Wed Jan 11 09:30:54 PST 2017

> The question I have in this is how long are you waiting, and how are you
> determining that lnet has hung?

The example I just sent today I waited about 10 minutes.  But the other day it looks like I waited about 20 minutes before rebooting as I couldn't kill lnet.  I'm calling it hung because even 10 minutes seems excessive.  Also because of the stack trace.  

> How are you specifying --failnode for your configuration?  If you could
> rune tunefs.lustre on the MDT/MGS and an OST, that would be very helpful.

We are not using --failnode, we are using --servicenode since the admin manual indicates --failnode has some disadvantages over --servicenode.  See the original post for how we formatted the MDT and OST's (not optimal).  

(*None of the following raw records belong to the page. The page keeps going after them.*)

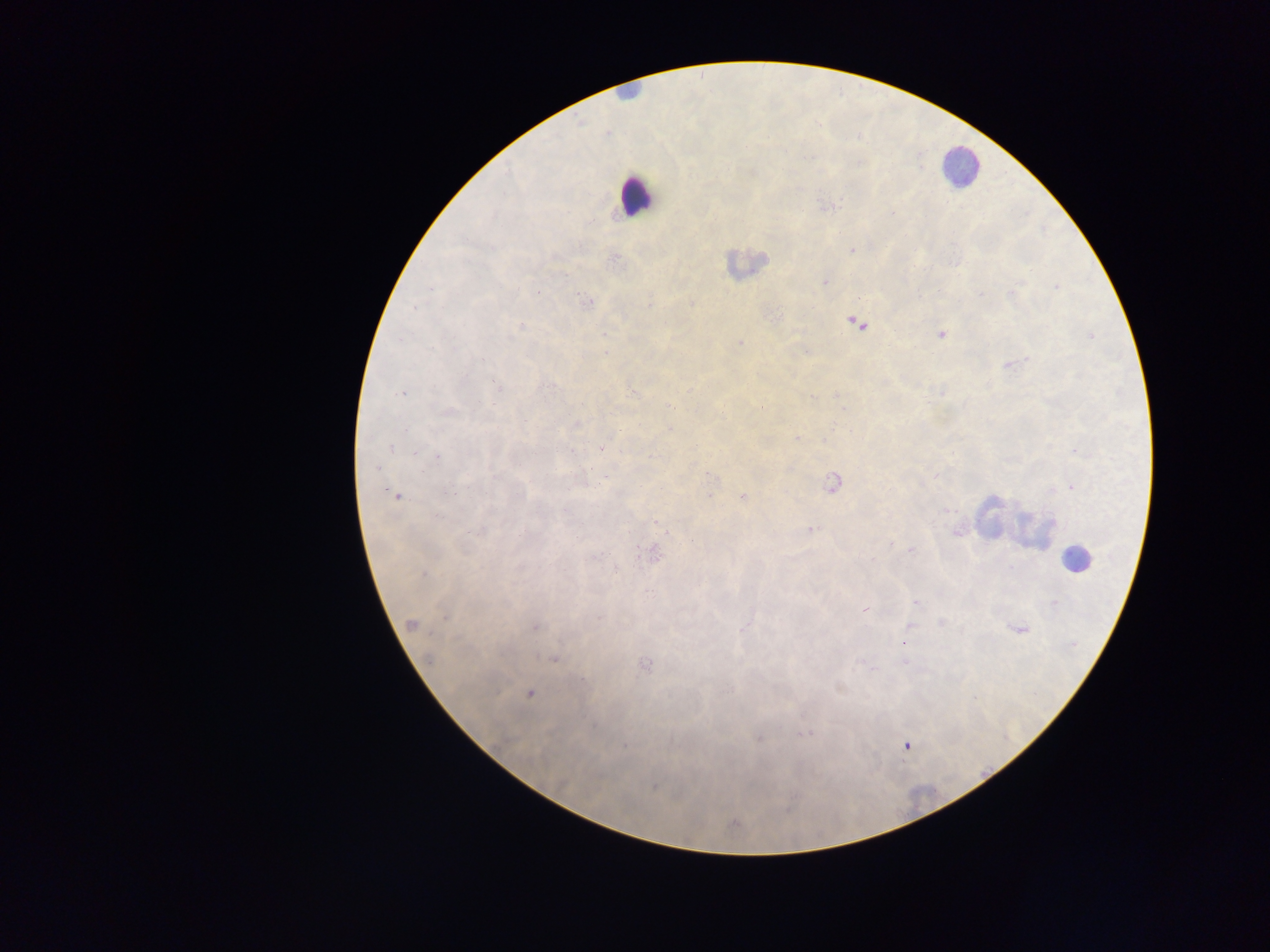
Approximate centers as {x, y} in pixels.
Malaria parasites: {893, 213}, {852, 249}, {614, 260}, {825, 281}, {1012, 294}, {691, 303}, {587, 304}, {856, 323}, {521, 327}, {940, 335}, {739, 343}, {806, 351}, {1010, 364}, {402, 393}, {835, 393}, {446, 410}, {574, 424}, {670, 428}, {797, 439}, {391, 447}, {601, 448}, {711, 475}, {606, 478}, {833, 483}, {396, 495}, {742, 497}, {811, 530}, {910, 549}, {652, 552}, {916, 602}, {1053, 603}, {864, 609}, {940, 622}, {411, 624}, {535, 627}, {1018, 628}, {903, 644}, {552, 657}, {644, 663}, {838, 688}, {529, 693}, {808, 734}, {758, 737}, {906, 746}, {654, 785}, {733, 823}.
Leukocytes: {629, 93}, {960, 166}, {635, 195}, {745, 264}, {1012, 520}, {1074, 558}, {920, 799}.

preparation = thick blood film
image size = 1270×952 pixels
country = Ghana
field of view = single
capture = mobile-phone photograph through a microscope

http://lists.lustre.org/pipermail/lustre-discuss-lustre.org/2017-January/014125.html

But service node options were corrected with a tunefs.lustre command – see this:

http://lists.lustre.org/pipermail/lustre-discuss-lustre.org/2017-January/014129.html

> Finally, how are you specifying the mount string on your various clients?

mount -t lustre 192.52.98.30 at tcp:192.52.98.31 at tcp:/hpfs-fsl /tmp/lustre_test/

But the clients seem to be just fine – its the OSS's that don't seem to be picking up the new MGS.